The Feminine Political Novel in Victorian England
- Binding: Hardcover
- Publisher: Univ of Virginia Pr
- Publish date: 03/01/1998
Harman examines at length Bronte's Shirley, Gaskell's North and South, Meredith's Diana of the Crossways, Gissing's In the Year of Jubilee, and Elizabeth Robins's The Convert, reading these novels in relation to each other and to developments in the emerging British women's movement. She argues that these texts constitute a countertradition in Victorian fiction: neither domestic fiction nor fiction about the public "fallen" woman, these novels reveal how nineteenth-century English writers began to think about female transgression into the political sphere and about the intriguing meanings of women's public appearances.

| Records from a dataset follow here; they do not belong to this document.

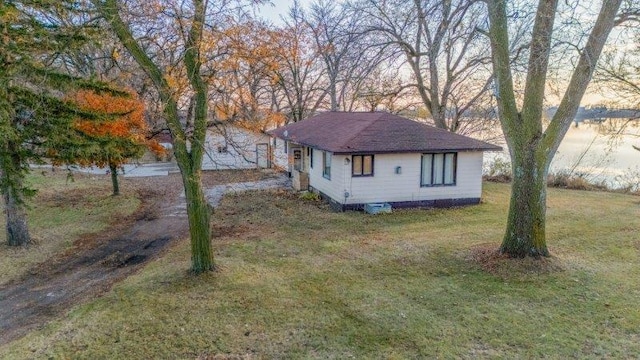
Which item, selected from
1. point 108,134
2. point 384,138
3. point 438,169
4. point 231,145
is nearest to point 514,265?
point 231,145

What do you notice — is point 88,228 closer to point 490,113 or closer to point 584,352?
point 584,352

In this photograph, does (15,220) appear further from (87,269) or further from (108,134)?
(108,134)

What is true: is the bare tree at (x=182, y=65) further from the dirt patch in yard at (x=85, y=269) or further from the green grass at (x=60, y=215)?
the green grass at (x=60, y=215)

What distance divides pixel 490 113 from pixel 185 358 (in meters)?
19.1

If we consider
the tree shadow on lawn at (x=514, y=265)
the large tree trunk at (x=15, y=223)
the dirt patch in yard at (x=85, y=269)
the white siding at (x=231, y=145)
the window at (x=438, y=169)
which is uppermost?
the white siding at (x=231, y=145)

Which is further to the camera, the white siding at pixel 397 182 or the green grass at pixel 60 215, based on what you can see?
the white siding at pixel 397 182

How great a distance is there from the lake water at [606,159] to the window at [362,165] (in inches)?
354

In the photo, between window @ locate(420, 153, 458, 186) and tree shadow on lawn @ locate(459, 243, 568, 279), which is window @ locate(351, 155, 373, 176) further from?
tree shadow on lawn @ locate(459, 243, 568, 279)

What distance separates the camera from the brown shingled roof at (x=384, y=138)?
13.4 meters

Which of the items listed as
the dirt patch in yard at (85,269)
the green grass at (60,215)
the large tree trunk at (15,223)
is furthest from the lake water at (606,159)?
the large tree trunk at (15,223)

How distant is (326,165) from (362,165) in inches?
78.0

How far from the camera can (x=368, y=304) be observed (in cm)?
663

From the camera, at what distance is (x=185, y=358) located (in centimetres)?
515

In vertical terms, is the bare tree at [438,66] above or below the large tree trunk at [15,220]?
above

The author draws on significant historical research, including materials related to female higher education, the law of "coverture" (under which a woman's legal identity was incorporated into that of her husband), the suffrage movement, and well-known prose works of the period such as Sarah Lewis's Woman's Mission and Mill's Subjection of Women.

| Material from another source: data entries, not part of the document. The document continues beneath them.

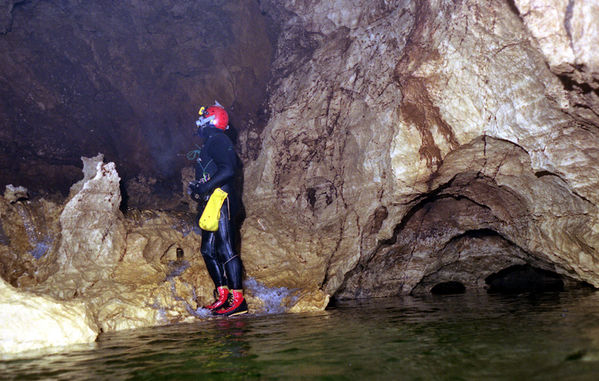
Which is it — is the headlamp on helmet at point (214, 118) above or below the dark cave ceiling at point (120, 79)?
below

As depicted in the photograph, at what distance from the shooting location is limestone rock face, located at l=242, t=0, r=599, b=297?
4.02 metres

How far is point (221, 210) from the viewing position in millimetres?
5320

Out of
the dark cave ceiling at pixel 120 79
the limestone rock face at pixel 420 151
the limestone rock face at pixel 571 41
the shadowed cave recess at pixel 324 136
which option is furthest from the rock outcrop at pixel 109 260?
the limestone rock face at pixel 571 41

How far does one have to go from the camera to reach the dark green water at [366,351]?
1.79 meters

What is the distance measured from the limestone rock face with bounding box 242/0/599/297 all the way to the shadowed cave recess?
0.02m

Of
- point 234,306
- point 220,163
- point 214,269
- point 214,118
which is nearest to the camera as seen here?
point 234,306

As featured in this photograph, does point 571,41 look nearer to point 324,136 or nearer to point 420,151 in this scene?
point 420,151

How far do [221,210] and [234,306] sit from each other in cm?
128

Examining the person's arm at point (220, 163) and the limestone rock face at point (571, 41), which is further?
the person's arm at point (220, 163)

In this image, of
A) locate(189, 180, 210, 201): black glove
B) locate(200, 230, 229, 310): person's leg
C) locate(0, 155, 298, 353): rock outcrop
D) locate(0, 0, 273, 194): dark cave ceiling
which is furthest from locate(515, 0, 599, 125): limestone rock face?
locate(0, 0, 273, 194): dark cave ceiling

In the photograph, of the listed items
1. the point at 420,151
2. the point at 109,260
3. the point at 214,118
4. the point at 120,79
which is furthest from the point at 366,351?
the point at 120,79

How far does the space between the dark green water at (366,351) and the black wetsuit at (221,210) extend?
1.43 m

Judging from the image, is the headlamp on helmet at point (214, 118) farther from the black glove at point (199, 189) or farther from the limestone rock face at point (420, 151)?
the limestone rock face at point (420, 151)

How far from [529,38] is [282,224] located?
4075 millimetres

Tracing the development of this new category of women's fiction from the veiled public appearances of Bronte's novels, through Meredith's rendering of the increasingly easy slide between public and private experiences, and finally toRobins's imagination of a renovated female public sphere, Barbara Leah Harman identifies and explores the significant tradition of female engagement in the public realm of Victorian England.